> [DOCUMENT PASSAGE]:
- - - - -
I think I've got some more tools to acquire but don't think these will quite solve my chrome plating and powder coating needs. So here are some questions for forum members.

I've never dealt with people who do chrome plating and powder coating. How/how much do they usually charge? Am I likely to do better pricewise bringing them parts for both machines at once? The guys I'm talking to have zero social skills by phone and they want to see the parts in person to give a ballpark estimate.

I'm looking at plating about 6 flat panel pieces for the Maximatic and Prestina combined; also chrome plating a worn steam wand and maybe a Maximatic drip tray grate. The Prestina is chrome plated over brass. Correction: The shiny panels are stainless steel and aren't plated. The Maximatic is stainless steel, and I'm thinking of just polishing the steel and chroming the worn steam wand instead of going through a chrome plating dance.

I'm thinking of powder coating the frame pieces and a few panels for both machines and doing it in two different colors. Probably 6 to 8 pieces there.

And if anyone has good resources for this on the San Francisco Peninsula, that would be a real plus!
Gary
LMWDP#308

What I WOULD do for a good cup of coffee!
- - - - -
> [AIM]: Please decide whether each statement agrees with the forum post above, answering yes or no and quoting the words of the post that decide it: (a) The writer intends to powder coat parts in two different colors. (b) The shop the writer contacted gave a price estimate over the phone. (c) The Maximatic is made of stainless steel.
- - - - -
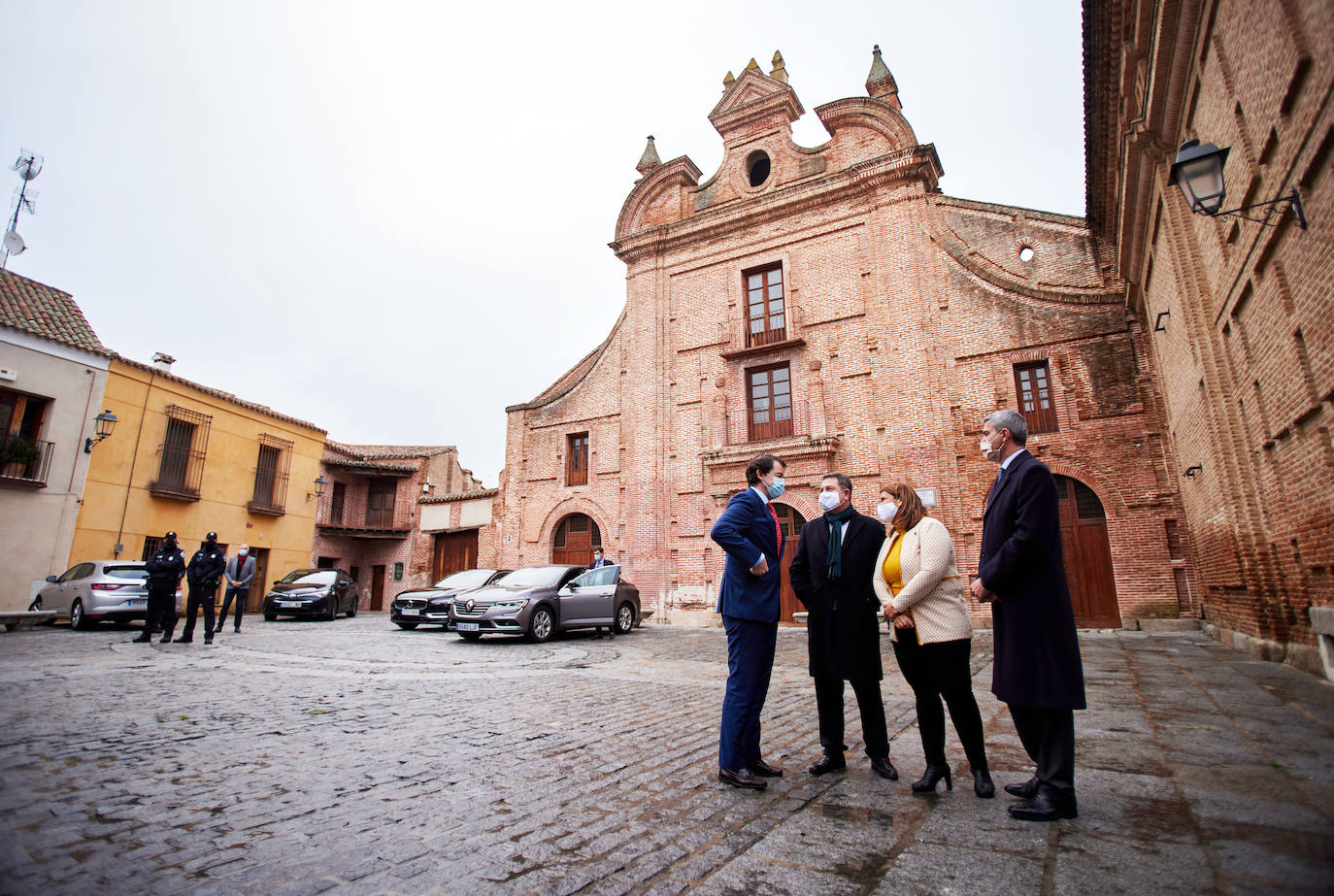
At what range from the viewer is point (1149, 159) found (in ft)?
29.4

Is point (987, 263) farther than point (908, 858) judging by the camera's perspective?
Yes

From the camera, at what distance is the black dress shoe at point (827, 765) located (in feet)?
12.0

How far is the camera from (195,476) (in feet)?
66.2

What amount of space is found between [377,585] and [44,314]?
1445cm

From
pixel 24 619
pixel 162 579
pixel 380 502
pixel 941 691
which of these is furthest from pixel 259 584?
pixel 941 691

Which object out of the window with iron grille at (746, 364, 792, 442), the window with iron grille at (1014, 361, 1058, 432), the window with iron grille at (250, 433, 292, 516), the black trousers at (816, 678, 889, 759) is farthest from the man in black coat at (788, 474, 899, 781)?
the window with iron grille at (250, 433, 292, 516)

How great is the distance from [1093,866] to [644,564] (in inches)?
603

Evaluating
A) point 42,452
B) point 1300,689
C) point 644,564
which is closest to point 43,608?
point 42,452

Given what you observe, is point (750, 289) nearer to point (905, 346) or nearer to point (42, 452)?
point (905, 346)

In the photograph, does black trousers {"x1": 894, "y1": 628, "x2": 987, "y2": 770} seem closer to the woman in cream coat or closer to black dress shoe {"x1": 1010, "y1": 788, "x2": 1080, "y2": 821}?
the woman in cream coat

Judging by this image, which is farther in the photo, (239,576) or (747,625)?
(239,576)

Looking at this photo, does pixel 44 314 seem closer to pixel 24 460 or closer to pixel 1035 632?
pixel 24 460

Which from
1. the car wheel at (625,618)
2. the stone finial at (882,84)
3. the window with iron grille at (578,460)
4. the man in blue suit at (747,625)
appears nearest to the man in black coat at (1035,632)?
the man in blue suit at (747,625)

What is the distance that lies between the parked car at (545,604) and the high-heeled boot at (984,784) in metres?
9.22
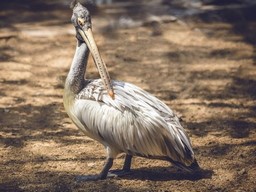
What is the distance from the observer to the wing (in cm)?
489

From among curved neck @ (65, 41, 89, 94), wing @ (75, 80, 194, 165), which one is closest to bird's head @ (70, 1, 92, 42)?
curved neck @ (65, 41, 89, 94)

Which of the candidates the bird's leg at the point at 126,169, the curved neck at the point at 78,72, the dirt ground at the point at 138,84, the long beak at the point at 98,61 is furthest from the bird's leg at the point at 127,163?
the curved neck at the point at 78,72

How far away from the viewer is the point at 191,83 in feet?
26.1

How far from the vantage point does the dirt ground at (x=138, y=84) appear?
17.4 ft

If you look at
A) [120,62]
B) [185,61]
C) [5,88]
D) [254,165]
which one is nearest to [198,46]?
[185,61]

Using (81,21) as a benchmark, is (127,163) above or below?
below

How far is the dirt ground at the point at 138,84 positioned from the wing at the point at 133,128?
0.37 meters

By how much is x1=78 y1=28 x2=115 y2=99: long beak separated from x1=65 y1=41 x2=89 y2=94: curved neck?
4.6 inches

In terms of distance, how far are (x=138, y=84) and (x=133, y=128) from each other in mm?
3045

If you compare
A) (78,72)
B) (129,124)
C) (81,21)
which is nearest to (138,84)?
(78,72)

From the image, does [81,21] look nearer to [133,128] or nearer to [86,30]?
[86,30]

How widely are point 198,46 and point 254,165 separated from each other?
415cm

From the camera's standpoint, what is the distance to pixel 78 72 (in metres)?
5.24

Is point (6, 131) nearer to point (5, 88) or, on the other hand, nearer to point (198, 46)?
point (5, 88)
- - - - -
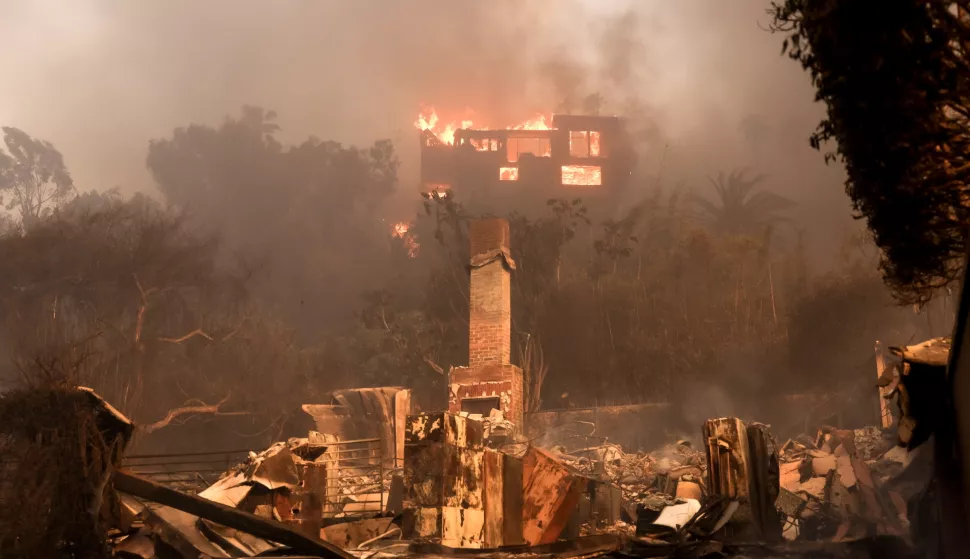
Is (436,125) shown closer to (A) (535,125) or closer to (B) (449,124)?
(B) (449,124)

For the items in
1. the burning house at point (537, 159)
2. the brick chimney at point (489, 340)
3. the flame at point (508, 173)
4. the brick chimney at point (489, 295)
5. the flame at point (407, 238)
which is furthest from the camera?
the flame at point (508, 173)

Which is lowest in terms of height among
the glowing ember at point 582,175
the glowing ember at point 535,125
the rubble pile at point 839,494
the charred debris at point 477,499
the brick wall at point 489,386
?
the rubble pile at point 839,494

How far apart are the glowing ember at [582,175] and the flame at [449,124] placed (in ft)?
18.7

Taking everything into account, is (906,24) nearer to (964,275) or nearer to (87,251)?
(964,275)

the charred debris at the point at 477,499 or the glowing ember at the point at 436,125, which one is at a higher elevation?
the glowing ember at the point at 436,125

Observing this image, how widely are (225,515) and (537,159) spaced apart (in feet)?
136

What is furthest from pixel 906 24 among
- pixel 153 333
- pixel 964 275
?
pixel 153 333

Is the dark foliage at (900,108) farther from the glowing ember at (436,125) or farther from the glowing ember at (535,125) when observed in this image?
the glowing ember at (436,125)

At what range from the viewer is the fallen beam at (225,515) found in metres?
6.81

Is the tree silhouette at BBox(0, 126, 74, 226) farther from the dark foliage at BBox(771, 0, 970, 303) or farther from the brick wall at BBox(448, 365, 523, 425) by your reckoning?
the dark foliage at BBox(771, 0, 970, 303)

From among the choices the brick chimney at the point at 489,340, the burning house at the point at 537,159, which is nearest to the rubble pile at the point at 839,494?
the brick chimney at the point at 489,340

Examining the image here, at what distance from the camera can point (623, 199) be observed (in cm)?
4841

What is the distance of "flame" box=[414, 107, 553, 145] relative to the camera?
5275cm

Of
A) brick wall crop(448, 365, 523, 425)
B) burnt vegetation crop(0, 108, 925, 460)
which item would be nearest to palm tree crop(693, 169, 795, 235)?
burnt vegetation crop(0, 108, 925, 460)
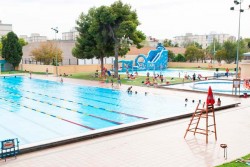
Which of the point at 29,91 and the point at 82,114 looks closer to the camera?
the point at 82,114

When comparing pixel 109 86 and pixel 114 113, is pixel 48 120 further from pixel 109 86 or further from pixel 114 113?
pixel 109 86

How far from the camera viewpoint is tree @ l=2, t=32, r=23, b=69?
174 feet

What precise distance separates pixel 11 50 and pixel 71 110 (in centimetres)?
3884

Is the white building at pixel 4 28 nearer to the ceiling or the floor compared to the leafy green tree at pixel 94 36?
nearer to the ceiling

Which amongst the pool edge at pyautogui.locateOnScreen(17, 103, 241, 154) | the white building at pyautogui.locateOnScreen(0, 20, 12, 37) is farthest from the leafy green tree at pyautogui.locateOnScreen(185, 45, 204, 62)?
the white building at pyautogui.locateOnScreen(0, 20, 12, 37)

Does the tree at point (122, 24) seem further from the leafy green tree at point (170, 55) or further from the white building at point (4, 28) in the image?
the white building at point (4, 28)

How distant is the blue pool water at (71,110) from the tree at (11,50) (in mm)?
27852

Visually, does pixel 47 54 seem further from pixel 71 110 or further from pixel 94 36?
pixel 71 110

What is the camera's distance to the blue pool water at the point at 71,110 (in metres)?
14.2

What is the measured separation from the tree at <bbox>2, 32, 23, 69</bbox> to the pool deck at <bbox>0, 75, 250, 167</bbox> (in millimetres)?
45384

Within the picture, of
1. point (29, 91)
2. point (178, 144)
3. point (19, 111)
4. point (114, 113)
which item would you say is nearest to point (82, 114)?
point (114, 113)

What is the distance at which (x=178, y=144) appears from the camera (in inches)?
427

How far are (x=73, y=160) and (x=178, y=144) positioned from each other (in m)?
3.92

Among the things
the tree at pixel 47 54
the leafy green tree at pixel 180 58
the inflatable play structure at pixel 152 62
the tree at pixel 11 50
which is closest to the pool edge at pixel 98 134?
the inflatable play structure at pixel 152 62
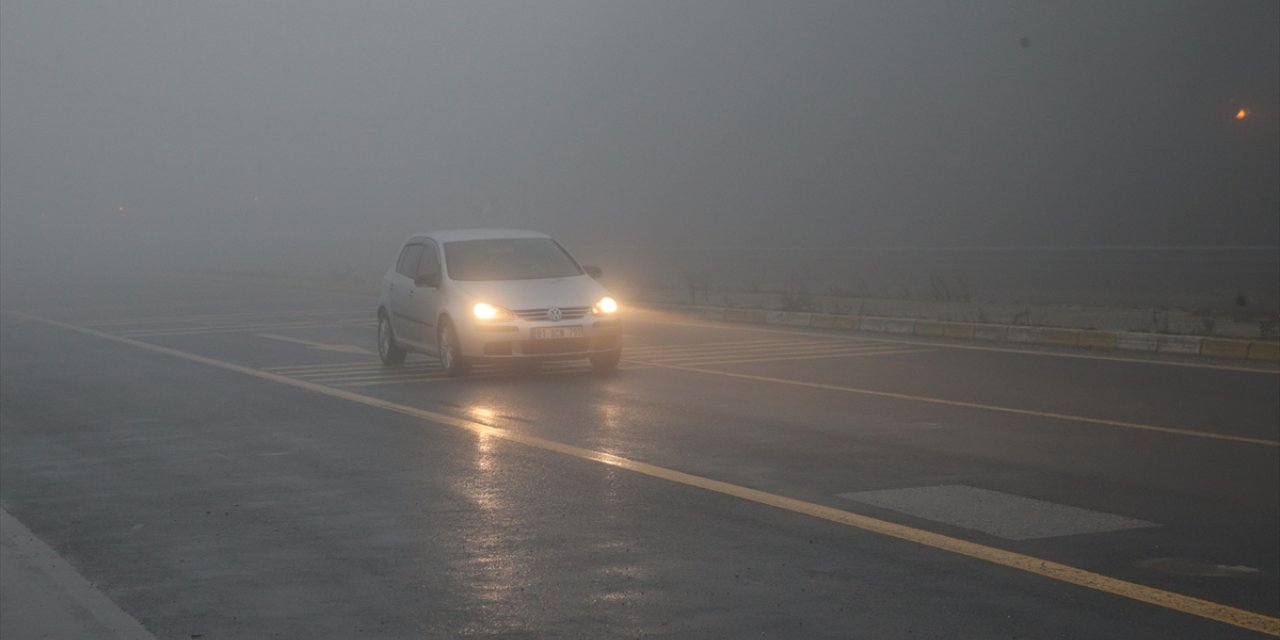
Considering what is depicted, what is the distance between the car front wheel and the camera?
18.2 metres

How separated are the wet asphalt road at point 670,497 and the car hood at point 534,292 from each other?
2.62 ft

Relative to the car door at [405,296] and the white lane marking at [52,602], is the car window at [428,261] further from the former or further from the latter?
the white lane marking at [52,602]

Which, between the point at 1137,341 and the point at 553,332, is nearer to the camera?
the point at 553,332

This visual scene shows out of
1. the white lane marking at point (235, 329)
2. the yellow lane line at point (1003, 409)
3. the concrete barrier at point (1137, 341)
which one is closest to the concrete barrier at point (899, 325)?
- - - - -
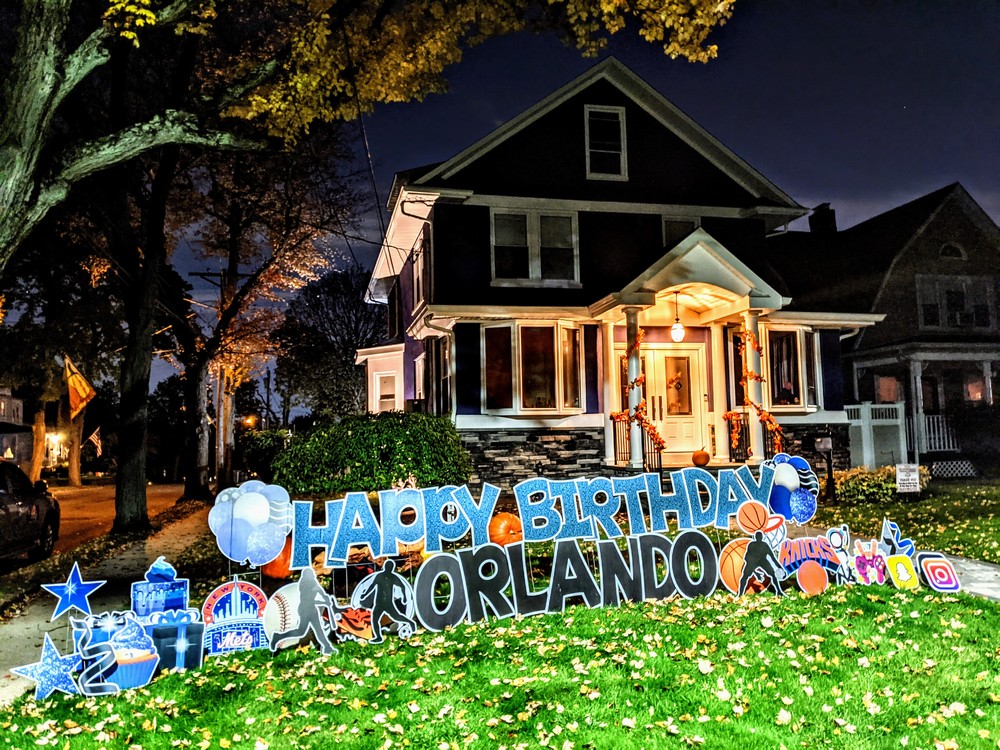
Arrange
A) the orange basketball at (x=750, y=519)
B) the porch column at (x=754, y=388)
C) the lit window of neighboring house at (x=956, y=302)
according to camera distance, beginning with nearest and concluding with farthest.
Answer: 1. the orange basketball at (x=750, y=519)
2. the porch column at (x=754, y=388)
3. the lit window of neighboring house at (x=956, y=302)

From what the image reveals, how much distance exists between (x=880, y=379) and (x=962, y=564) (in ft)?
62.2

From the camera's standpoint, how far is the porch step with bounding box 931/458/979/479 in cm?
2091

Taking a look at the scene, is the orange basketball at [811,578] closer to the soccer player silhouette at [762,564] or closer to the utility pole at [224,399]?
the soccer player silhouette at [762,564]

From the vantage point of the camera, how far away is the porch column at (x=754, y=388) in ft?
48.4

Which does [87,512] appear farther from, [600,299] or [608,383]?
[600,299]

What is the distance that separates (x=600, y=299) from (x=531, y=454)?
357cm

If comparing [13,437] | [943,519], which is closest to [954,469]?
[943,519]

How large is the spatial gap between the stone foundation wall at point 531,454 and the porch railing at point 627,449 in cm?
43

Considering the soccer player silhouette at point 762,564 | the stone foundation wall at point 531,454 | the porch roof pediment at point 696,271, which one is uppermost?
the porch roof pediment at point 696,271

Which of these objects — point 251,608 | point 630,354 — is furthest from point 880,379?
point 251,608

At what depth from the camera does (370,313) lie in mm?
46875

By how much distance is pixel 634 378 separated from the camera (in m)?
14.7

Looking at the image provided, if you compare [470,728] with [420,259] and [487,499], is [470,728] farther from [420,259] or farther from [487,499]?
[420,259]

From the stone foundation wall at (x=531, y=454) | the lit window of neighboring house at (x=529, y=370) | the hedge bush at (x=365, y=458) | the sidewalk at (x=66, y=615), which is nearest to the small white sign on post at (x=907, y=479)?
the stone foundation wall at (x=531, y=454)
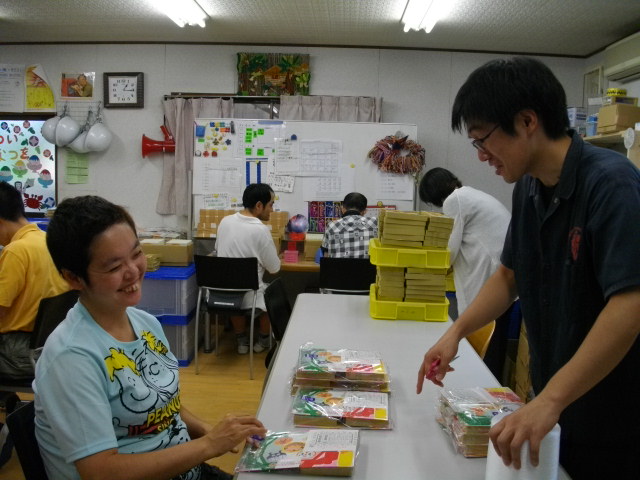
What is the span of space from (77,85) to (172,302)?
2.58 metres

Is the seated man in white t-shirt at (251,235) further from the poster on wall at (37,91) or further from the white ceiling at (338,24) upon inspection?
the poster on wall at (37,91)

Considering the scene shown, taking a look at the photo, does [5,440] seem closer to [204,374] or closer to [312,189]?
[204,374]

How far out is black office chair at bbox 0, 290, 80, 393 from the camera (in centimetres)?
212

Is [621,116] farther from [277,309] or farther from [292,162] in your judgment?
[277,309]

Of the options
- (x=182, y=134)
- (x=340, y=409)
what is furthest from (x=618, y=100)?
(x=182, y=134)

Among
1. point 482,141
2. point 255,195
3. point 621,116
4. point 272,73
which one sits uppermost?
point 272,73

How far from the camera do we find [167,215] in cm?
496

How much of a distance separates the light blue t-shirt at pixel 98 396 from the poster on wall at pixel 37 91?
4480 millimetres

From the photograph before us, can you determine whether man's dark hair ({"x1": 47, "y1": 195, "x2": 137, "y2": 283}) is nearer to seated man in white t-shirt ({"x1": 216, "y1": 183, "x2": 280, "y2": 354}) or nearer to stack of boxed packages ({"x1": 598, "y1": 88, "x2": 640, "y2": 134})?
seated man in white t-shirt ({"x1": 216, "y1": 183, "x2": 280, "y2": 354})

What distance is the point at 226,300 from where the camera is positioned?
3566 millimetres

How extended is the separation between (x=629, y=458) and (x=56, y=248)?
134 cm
- - - - -
> [REPLY]:
(a) Yes: "doing it in two different colors"
(b) No: "they want to see the parts in person to give a ballpark estimate"
(c) Yes: "The Maximatic is stainless steel"